Task statement: Extract the records word for word, starting at their very beginning and ending at the line that contains "Wrapping results in", with that line included. Leave any pictures out of your answer.
**** Records for processing ****
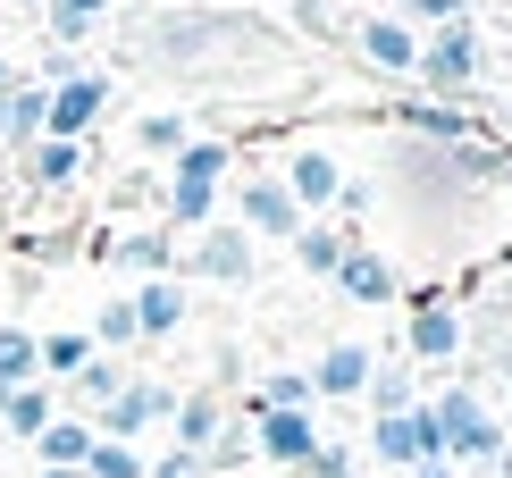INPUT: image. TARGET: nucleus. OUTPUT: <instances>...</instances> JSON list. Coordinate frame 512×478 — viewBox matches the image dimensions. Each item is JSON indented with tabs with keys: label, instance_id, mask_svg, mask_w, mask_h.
Wrapping results in <instances>:
<instances>
[{
	"label": "nucleus",
	"instance_id": "nucleus-26",
	"mask_svg": "<svg viewBox=\"0 0 512 478\" xmlns=\"http://www.w3.org/2000/svg\"><path fill=\"white\" fill-rule=\"evenodd\" d=\"M244 403H261V411H319V395H311V369H269V378L252 386Z\"/></svg>",
	"mask_w": 512,
	"mask_h": 478
},
{
	"label": "nucleus",
	"instance_id": "nucleus-32",
	"mask_svg": "<svg viewBox=\"0 0 512 478\" xmlns=\"http://www.w3.org/2000/svg\"><path fill=\"white\" fill-rule=\"evenodd\" d=\"M42 361H34V336L26 328H0V386H34Z\"/></svg>",
	"mask_w": 512,
	"mask_h": 478
},
{
	"label": "nucleus",
	"instance_id": "nucleus-14",
	"mask_svg": "<svg viewBox=\"0 0 512 478\" xmlns=\"http://www.w3.org/2000/svg\"><path fill=\"white\" fill-rule=\"evenodd\" d=\"M93 252L110 260V269H135V277H168V269H177V235H168V227H135V235H101Z\"/></svg>",
	"mask_w": 512,
	"mask_h": 478
},
{
	"label": "nucleus",
	"instance_id": "nucleus-36",
	"mask_svg": "<svg viewBox=\"0 0 512 478\" xmlns=\"http://www.w3.org/2000/svg\"><path fill=\"white\" fill-rule=\"evenodd\" d=\"M412 478H454V462H420V470H412Z\"/></svg>",
	"mask_w": 512,
	"mask_h": 478
},
{
	"label": "nucleus",
	"instance_id": "nucleus-23",
	"mask_svg": "<svg viewBox=\"0 0 512 478\" xmlns=\"http://www.w3.org/2000/svg\"><path fill=\"white\" fill-rule=\"evenodd\" d=\"M76 168H84V143H59V135H42L26 143V185H76Z\"/></svg>",
	"mask_w": 512,
	"mask_h": 478
},
{
	"label": "nucleus",
	"instance_id": "nucleus-8",
	"mask_svg": "<svg viewBox=\"0 0 512 478\" xmlns=\"http://www.w3.org/2000/svg\"><path fill=\"white\" fill-rule=\"evenodd\" d=\"M185 269L210 277V286H244V277L261 269V252H252V235H244L236 219H210V227L194 235V252H185Z\"/></svg>",
	"mask_w": 512,
	"mask_h": 478
},
{
	"label": "nucleus",
	"instance_id": "nucleus-20",
	"mask_svg": "<svg viewBox=\"0 0 512 478\" xmlns=\"http://www.w3.org/2000/svg\"><path fill=\"white\" fill-rule=\"evenodd\" d=\"M34 453H42L34 470H84V453H93V420H84V411H59V420L34 437Z\"/></svg>",
	"mask_w": 512,
	"mask_h": 478
},
{
	"label": "nucleus",
	"instance_id": "nucleus-18",
	"mask_svg": "<svg viewBox=\"0 0 512 478\" xmlns=\"http://www.w3.org/2000/svg\"><path fill=\"white\" fill-rule=\"evenodd\" d=\"M168 428H177V453H194V462H202V453L227 437V403H219V395H177Z\"/></svg>",
	"mask_w": 512,
	"mask_h": 478
},
{
	"label": "nucleus",
	"instance_id": "nucleus-22",
	"mask_svg": "<svg viewBox=\"0 0 512 478\" xmlns=\"http://www.w3.org/2000/svg\"><path fill=\"white\" fill-rule=\"evenodd\" d=\"M345 252H353L345 227H328V219H303V227H294V260H303L311 277H336V260H345Z\"/></svg>",
	"mask_w": 512,
	"mask_h": 478
},
{
	"label": "nucleus",
	"instance_id": "nucleus-17",
	"mask_svg": "<svg viewBox=\"0 0 512 478\" xmlns=\"http://www.w3.org/2000/svg\"><path fill=\"white\" fill-rule=\"evenodd\" d=\"M395 126L403 135H429V143H479V126L462 101H395Z\"/></svg>",
	"mask_w": 512,
	"mask_h": 478
},
{
	"label": "nucleus",
	"instance_id": "nucleus-27",
	"mask_svg": "<svg viewBox=\"0 0 512 478\" xmlns=\"http://www.w3.org/2000/svg\"><path fill=\"white\" fill-rule=\"evenodd\" d=\"M101 17H110V0H42V26H51L59 51H68V42H84Z\"/></svg>",
	"mask_w": 512,
	"mask_h": 478
},
{
	"label": "nucleus",
	"instance_id": "nucleus-38",
	"mask_svg": "<svg viewBox=\"0 0 512 478\" xmlns=\"http://www.w3.org/2000/svg\"><path fill=\"white\" fill-rule=\"evenodd\" d=\"M34 478H76V470H34Z\"/></svg>",
	"mask_w": 512,
	"mask_h": 478
},
{
	"label": "nucleus",
	"instance_id": "nucleus-33",
	"mask_svg": "<svg viewBox=\"0 0 512 478\" xmlns=\"http://www.w3.org/2000/svg\"><path fill=\"white\" fill-rule=\"evenodd\" d=\"M303 478H361V453L336 445V437H319V453L303 462Z\"/></svg>",
	"mask_w": 512,
	"mask_h": 478
},
{
	"label": "nucleus",
	"instance_id": "nucleus-6",
	"mask_svg": "<svg viewBox=\"0 0 512 478\" xmlns=\"http://www.w3.org/2000/svg\"><path fill=\"white\" fill-rule=\"evenodd\" d=\"M168 411H177V386H160V378H126L110 403L93 411V437H110V445H135L143 428H160Z\"/></svg>",
	"mask_w": 512,
	"mask_h": 478
},
{
	"label": "nucleus",
	"instance_id": "nucleus-40",
	"mask_svg": "<svg viewBox=\"0 0 512 478\" xmlns=\"http://www.w3.org/2000/svg\"><path fill=\"white\" fill-rule=\"evenodd\" d=\"M403 9H412V0H403Z\"/></svg>",
	"mask_w": 512,
	"mask_h": 478
},
{
	"label": "nucleus",
	"instance_id": "nucleus-15",
	"mask_svg": "<svg viewBox=\"0 0 512 478\" xmlns=\"http://www.w3.org/2000/svg\"><path fill=\"white\" fill-rule=\"evenodd\" d=\"M336 294H345V302H395L403 277H395V260L378 244H353L345 260H336Z\"/></svg>",
	"mask_w": 512,
	"mask_h": 478
},
{
	"label": "nucleus",
	"instance_id": "nucleus-25",
	"mask_svg": "<svg viewBox=\"0 0 512 478\" xmlns=\"http://www.w3.org/2000/svg\"><path fill=\"white\" fill-rule=\"evenodd\" d=\"M34 361H42V378H76V369L93 361V336L84 328H51V336H34Z\"/></svg>",
	"mask_w": 512,
	"mask_h": 478
},
{
	"label": "nucleus",
	"instance_id": "nucleus-37",
	"mask_svg": "<svg viewBox=\"0 0 512 478\" xmlns=\"http://www.w3.org/2000/svg\"><path fill=\"white\" fill-rule=\"evenodd\" d=\"M9 84H17V68H9V59H0V93H9Z\"/></svg>",
	"mask_w": 512,
	"mask_h": 478
},
{
	"label": "nucleus",
	"instance_id": "nucleus-30",
	"mask_svg": "<svg viewBox=\"0 0 512 478\" xmlns=\"http://www.w3.org/2000/svg\"><path fill=\"white\" fill-rule=\"evenodd\" d=\"M118 386H126V369H118V353H93V361H84L76 378H68V395H76L84 411H101V403L118 395Z\"/></svg>",
	"mask_w": 512,
	"mask_h": 478
},
{
	"label": "nucleus",
	"instance_id": "nucleus-1",
	"mask_svg": "<svg viewBox=\"0 0 512 478\" xmlns=\"http://www.w3.org/2000/svg\"><path fill=\"white\" fill-rule=\"evenodd\" d=\"M429 420H437V453H445V462H487V470H496L512 453L504 445V420L479 403V386H445V395L429 403Z\"/></svg>",
	"mask_w": 512,
	"mask_h": 478
},
{
	"label": "nucleus",
	"instance_id": "nucleus-7",
	"mask_svg": "<svg viewBox=\"0 0 512 478\" xmlns=\"http://www.w3.org/2000/svg\"><path fill=\"white\" fill-rule=\"evenodd\" d=\"M277 185H286V202L319 219V210H336V193H345V160H336L328 143H294L286 168H277Z\"/></svg>",
	"mask_w": 512,
	"mask_h": 478
},
{
	"label": "nucleus",
	"instance_id": "nucleus-39",
	"mask_svg": "<svg viewBox=\"0 0 512 478\" xmlns=\"http://www.w3.org/2000/svg\"><path fill=\"white\" fill-rule=\"evenodd\" d=\"M496 478H512V453H504V462H496Z\"/></svg>",
	"mask_w": 512,
	"mask_h": 478
},
{
	"label": "nucleus",
	"instance_id": "nucleus-5",
	"mask_svg": "<svg viewBox=\"0 0 512 478\" xmlns=\"http://www.w3.org/2000/svg\"><path fill=\"white\" fill-rule=\"evenodd\" d=\"M244 428H252V453L261 462H277V470H303L311 453H319V411H261V403H244Z\"/></svg>",
	"mask_w": 512,
	"mask_h": 478
},
{
	"label": "nucleus",
	"instance_id": "nucleus-13",
	"mask_svg": "<svg viewBox=\"0 0 512 478\" xmlns=\"http://www.w3.org/2000/svg\"><path fill=\"white\" fill-rule=\"evenodd\" d=\"M370 369H378V353H370V344L336 336L328 353L311 361V395H319V403H361V386H370Z\"/></svg>",
	"mask_w": 512,
	"mask_h": 478
},
{
	"label": "nucleus",
	"instance_id": "nucleus-16",
	"mask_svg": "<svg viewBox=\"0 0 512 478\" xmlns=\"http://www.w3.org/2000/svg\"><path fill=\"white\" fill-rule=\"evenodd\" d=\"M126 302H135V336L143 344H160V336L185 328V286H177V277H143Z\"/></svg>",
	"mask_w": 512,
	"mask_h": 478
},
{
	"label": "nucleus",
	"instance_id": "nucleus-31",
	"mask_svg": "<svg viewBox=\"0 0 512 478\" xmlns=\"http://www.w3.org/2000/svg\"><path fill=\"white\" fill-rule=\"evenodd\" d=\"M152 462H143L135 445H110V437H93V453H84V470L76 478H143Z\"/></svg>",
	"mask_w": 512,
	"mask_h": 478
},
{
	"label": "nucleus",
	"instance_id": "nucleus-4",
	"mask_svg": "<svg viewBox=\"0 0 512 478\" xmlns=\"http://www.w3.org/2000/svg\"><path fill=\"white\" fill-rule=\"evenodd\" d=\"M110 101H118V84L101 76V68H76V76H59L51 93H42V135H59V143H84L101 118H110Z\"/></svg>",
	"mask_w": 512,
	"mask_h": 478
},
{
	"label": "nucleus",
	"instance_id": "nucleus-9",
	"mask_svg": "<svg viewBox=\"0 0 512 478\" xmlns=\"http://www.w3.org/2000/svg\"><path fill=\"white\" fill-rule=\"evenodd\" d=\"M236 227H244V235H286V244H294V227H303V210L286 202V185H277V168H244V177H236Z\"/></svg>",
	"mask_w": 512,
	"mask_h": 478
},
{
	"label": "nucleus",
	"instance_id": "nucleus-41",
	"mask_svg": "<svg viewBox=\"0 0 512 478\" xmlns=\"http://www.w3.org/2000/svg\"><path fill=\"white\" fill-rule=\"evenodd\" d=\"M34 9H42V0H34Z\"/></svg>",
	"mask_w": 512,
	"mask_h": 478
},
{
	"label": "nucleus",
	"instance_id": "nucleus-28",
	"mask_svg": "<svg viewBox=\"0 0 512 478\" xmlns=\"http://www.w3.org/2000/svg\"><path fill=\"white\" fill-rule=\"evenodd\" d=\"M185 143H194L185 110H143V118H135V151H152V160H177Z\"/></svg>",
	"mask_w": 512,
	"mask_h": 478
},
{
	"label": "nucleus",
	"instance_id": "nucleus-34",
	"mask_svg": "<svg viewBox=\"0 0 512 478\" xmlns=\"http://www.w3.org/2000/svg\"><path fill=\"white\" fill-rule=\"evenodd\" d=\"M412 17H429V26H462V17H471V0H412Z\"/></svg>",
	"mask_w": 512,
	"mask_h": 478
},
{
	"label": "nucleus",
	"instance_id": "nucleus-19",
	"mask_svg": "<svg viewBox=\"0 0 512 478\" xmlns=\"http://www.w3.org/2000/svg\"><path fill=\"white\" fill-rule=\"evenodd\" d=\"M59 420V395H51V378H34V386H17L9 403H0V437L9 445H34L42 428Z\"/></svg>",
	"mask_w": 512,
	"mask_h": 478
},
{
	"label": "nucleus",
	"instance_id": "nucleus-12",
	"mask_svg": "<svg viewBox=\"0 0 512 478\" xmlns=\"http://www.w3.org/2000/svg\"><path fill=\"white\" fill-rule=\"evenodd\" d=\"M353 51L361 59H370V68L378 76H412V59H420V26H412V17H361V26H353Z\"/></svg>",
	"mask_w": 512,
	"mask_h": 478
},
{
	"label": "nucleus",
	"instance_id": "nucleus-3",
	"mask_svg": "<svg viewBox=\"0 0 512 478\" xmlns=\"http://www.w3.org/2000/svg\"><path fill=\"white\" fill-rule=\"evenodd\" d=\"M252 26H236V17H219V9H177V17H160L152 34H143V59H160V68H202L219 42H236Z\"/></svg>",
	"mask_w": 512,
	"mask_h": 478
},
{
	"label": "nucleus",
	"instance_id": "nucleus-29",
	"mask_svg": "<svg viewBox=\"0 0 512 478\" xmlns=\"http://www.w3.org/2000/svg\"><path fill=\"white\" fill-rule=\"evenodd\" d=\"M361 403H370V420H395V411L420 403V386H412V369H387V361H378L370 386H361Z\"/></svg>",
	"mask_w": 512,
	"mask_h": 478
},
{
	"label": "nucleus",
	"instance_id": "nucleus-24",
	"mask_svg": "<svg viewBox=\"0 0 512 478\" xmlns=\"http://www.w3.org/2000/svg\"><path fill=\"white\" fill-rule=\"evenodd\" d=\"M168 177H185V185H227V177H236V143H185L177 160H168Z\"/></svg>",
	"mask_w": 512,
	"mask_h": 478
},
{
	"label": "nucleus",
	"instance_id": "nucleus-11",
	"mask_svg": "<svg viewBox=\"0 0 512 478\" xmlns=\"http://www.w3.org/2000/svg\"><path fill=\"white\" fill-rule=\"evenodd\" d=\"M403 344H412V361H420V369H445V361L462 353V311H454L445 294H420V302H412V328H403Z\"/></svg>",
	"mask_w": 512,
	"mask_h": 478
},
{
	"label": "nucleus",
	"instance_id": "nucleus-35",
	"mask_svg": "<svg viewBox=\"0 0 512 478\" xmlns=\"http://www.w3.org/2000/svg\"><path fill=\"white\" fill-rule=\"evenodd\" d=\"M143 478H210V470L194 462V453H160V462H152V470H143Z\"/></svg>",
	"mask_w": 512,
	"mask_h": 478
},
{
	"label": "nucleus",
	"instance_id": "nucleus-21",
	"mask_svg": "<svg viewBox=\"0 0 512 478\" xmlns=\"http://www.w3.org/2000/svg\"><path fill=\"white\" fill-rule=\"evenodd\" d=\"M42 143V84H9L0 93V151Z\"/></svg>",
	"mask_w": 512,
	"mask_h": 478
},
{
	"label": "nucleus",
	"instance_id": "nucleus-10",
	"mask_svg": "<svg viewBox=\"0 0 512 478\" xmlns=\"http://www.w3.org/2000/svg\"><path fill=\"white\" fill-rule=\"evenodd\" d=\"M370 453H378L387 470H420V462H445V453H437V420H429V403L395 411V420H370Z\"/></svg>",
	"mask_w": 512,
	"mask_h": 478
},
{
	"label": "nucleus",
	"instance_id": "nucleus-2",
	"mask_svg": "<svg viewBox=\"0 0 512 478\" xmlns=\"http://www.w3.org/2000/svg\"><path fill=\"white\" fill-rule=\"evenodd\" d=\"M412 76L429 84V101H471V93H479V26L462 17V26H437V34H420V59H412Z\"/></svg>",
	"mask_w": 512,
	"mask_h": 478
}]
</instances>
****
Task result:
INPUT: image. TARGET: nucleus. OUTPUT: <instances>...</instances> JSON list. Coordinate frame 512×478 — viewBox matches the image dimensions. Each item is JSON indented with tabs with keys: label, instance_id, mask_svg, mask_w, mask_h.
Wrapping results in <instances>:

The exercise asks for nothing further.